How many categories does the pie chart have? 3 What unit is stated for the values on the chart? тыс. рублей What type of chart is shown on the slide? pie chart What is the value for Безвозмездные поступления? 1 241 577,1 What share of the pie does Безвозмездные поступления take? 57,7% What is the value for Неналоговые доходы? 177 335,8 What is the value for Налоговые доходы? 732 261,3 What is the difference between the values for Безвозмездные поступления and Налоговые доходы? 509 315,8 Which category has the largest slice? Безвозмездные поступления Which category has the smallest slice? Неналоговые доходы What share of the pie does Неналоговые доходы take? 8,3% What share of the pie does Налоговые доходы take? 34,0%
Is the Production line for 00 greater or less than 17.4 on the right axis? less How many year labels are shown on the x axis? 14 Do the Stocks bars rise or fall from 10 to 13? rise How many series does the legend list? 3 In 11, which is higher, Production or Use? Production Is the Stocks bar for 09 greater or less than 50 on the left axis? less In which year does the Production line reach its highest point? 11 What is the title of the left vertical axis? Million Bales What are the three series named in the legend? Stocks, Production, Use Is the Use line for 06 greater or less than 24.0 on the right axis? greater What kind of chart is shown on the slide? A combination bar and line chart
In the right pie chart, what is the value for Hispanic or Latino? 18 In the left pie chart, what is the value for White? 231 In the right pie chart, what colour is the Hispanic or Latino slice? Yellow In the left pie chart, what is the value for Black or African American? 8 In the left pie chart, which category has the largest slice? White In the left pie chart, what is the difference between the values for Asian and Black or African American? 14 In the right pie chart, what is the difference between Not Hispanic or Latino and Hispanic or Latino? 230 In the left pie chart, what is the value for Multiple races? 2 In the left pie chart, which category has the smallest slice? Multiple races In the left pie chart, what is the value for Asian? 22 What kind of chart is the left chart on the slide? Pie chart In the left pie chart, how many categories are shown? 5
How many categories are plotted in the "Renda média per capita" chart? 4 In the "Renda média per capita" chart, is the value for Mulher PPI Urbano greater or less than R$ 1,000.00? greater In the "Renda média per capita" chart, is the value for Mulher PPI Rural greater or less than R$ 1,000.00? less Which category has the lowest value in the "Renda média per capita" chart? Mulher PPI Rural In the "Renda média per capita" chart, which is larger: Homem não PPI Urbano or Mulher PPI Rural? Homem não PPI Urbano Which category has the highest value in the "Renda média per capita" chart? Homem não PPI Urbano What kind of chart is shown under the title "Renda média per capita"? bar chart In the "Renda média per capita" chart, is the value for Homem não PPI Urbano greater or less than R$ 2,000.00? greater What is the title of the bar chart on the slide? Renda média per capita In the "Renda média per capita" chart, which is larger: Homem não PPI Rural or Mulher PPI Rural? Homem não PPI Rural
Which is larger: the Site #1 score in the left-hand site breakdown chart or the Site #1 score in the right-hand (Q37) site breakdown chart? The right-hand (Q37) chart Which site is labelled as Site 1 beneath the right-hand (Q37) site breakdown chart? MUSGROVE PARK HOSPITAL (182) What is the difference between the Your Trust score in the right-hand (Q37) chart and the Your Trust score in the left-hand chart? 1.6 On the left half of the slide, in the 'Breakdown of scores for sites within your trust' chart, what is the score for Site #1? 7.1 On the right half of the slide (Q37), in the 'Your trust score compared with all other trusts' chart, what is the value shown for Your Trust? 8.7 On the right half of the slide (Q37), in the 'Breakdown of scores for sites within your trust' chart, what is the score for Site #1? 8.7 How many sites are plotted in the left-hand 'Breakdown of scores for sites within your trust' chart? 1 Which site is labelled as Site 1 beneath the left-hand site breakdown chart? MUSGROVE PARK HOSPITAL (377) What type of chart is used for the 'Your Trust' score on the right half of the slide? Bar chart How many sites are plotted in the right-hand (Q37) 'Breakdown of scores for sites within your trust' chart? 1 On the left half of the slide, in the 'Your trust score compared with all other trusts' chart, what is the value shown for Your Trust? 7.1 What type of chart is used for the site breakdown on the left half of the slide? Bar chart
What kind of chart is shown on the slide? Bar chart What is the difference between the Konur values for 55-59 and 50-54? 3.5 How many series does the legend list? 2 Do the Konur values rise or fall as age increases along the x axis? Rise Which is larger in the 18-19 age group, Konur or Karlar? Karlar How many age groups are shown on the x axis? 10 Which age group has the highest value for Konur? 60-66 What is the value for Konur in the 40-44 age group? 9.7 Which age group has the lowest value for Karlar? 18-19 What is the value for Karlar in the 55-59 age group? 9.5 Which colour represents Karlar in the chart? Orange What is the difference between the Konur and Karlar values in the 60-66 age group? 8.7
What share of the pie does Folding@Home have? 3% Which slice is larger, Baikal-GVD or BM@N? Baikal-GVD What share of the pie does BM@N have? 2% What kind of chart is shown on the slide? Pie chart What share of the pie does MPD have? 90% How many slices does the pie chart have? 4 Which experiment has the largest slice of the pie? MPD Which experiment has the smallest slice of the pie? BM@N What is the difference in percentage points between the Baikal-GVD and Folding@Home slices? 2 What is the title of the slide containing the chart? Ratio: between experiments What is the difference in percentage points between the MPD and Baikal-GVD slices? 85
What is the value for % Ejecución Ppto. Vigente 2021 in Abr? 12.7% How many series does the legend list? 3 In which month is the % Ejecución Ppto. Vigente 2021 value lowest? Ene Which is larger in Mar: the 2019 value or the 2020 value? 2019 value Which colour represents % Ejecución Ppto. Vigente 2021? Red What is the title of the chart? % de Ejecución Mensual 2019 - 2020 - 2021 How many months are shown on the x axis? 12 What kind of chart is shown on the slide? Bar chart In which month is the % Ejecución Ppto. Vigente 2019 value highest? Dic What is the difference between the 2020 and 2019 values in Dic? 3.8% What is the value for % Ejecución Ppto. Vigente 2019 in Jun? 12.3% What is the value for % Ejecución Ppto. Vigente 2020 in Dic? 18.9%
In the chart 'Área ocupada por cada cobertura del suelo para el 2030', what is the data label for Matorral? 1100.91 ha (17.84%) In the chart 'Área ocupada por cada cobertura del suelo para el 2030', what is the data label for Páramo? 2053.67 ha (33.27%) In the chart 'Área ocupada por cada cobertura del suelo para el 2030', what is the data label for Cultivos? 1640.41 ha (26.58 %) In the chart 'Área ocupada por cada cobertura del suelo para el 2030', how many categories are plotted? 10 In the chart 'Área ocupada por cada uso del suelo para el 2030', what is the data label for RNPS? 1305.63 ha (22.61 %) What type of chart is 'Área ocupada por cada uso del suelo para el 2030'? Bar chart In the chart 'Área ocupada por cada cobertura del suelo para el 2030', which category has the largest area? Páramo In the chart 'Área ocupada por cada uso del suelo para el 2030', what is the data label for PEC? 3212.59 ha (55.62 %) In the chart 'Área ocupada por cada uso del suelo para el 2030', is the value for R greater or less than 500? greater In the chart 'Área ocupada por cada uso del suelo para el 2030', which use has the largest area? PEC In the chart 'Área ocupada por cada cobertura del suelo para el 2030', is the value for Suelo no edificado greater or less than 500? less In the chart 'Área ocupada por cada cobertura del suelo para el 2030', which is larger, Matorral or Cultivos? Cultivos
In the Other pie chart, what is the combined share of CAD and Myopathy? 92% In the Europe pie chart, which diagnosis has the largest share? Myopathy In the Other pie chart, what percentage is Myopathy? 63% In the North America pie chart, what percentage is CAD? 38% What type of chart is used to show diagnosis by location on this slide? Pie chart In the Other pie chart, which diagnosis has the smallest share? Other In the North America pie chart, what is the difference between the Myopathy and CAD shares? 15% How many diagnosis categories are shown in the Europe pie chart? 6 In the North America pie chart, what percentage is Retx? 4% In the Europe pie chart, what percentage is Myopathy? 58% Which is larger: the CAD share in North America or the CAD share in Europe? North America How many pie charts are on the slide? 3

◆ **About this task**: Set down the material from its start through the line containing "Is the Production", copying each line verbatim.

◆ **Result**:
How many categories does the pie chart have? 3 What unit is stated for the values on the chart? тыс. рублей What type of chart is shown on the slide? pie chart What is the value for Безвозмездные поступления? 1 241 577,1 What share of the pie does Безвозмездные поступления take? 57,7% What is the value for Неналоговые доходы? 177 335,8 What is the value for Налоговые доходы? 732 261,3 What is the difference between the values for Безвозмездные поступления and Налоговые доходы? 509 315,8 Which category has the largest slice? Безвозмездные поступления Which category has the smallest slice? Неналоговые доходы What share of the pie does Неналоговые доходы take? 8,3% What share of the pie does Налоговые доходы take? 34,0%
Is the Production line for 00 greater or less than 17.4 on the right axis? less How many year labels are shown on the x axis? 14 Do the Stocks bars rise or fall from 10 to 13? rise How many series does the legend list? 3 In 11, which is higher, Production or Use? Production Is the Stocks bar for 09 greater or less than 50 on the left axis? less In which year does the Production line reach its highest point? 11 What is the title of the left vertical axis? Million Bales What are the three series named in the legend? Stocks, Production, Use Is the Use line for 06 greater or less than 24.0 on the right axis? greater What kind of chart is shown on the slide? A combination bar and line chart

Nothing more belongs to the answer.